### WHAT YOU NEED TO DO
Only certain lines below are wanted: those starting at the line containing "漂亮的毛玻璃拟态UI设计教程,7个小步骤即可完成" and ending at the line containing "<b>Батут</b> детский с", both included, each retyped exactly.

### GIVEN RECORDS
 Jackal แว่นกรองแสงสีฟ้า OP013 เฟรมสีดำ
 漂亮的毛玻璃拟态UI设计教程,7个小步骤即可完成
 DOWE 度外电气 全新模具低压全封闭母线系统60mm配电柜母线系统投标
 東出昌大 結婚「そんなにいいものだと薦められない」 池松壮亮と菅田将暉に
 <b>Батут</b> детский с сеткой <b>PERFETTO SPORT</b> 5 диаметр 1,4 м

==

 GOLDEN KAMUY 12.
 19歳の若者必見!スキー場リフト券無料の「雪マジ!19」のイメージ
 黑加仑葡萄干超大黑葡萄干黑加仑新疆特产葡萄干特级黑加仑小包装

### RESPONSE TO THE EXERCISE
 漂亮的毛玻璃拟态UI设计教程,7个小步骤即可完成
 DOWE 度外电气 全新模具低压全封闭母线系统60mm配电柜母线系统投标
 東出昌大 結婚「そんなにいいものだと薦められない」 池松壮亮と菅田将暉に
 <b>Батут</b> детский с сеткой <b>PERFETTO SPORT</b> 5 диаметр 1,4 м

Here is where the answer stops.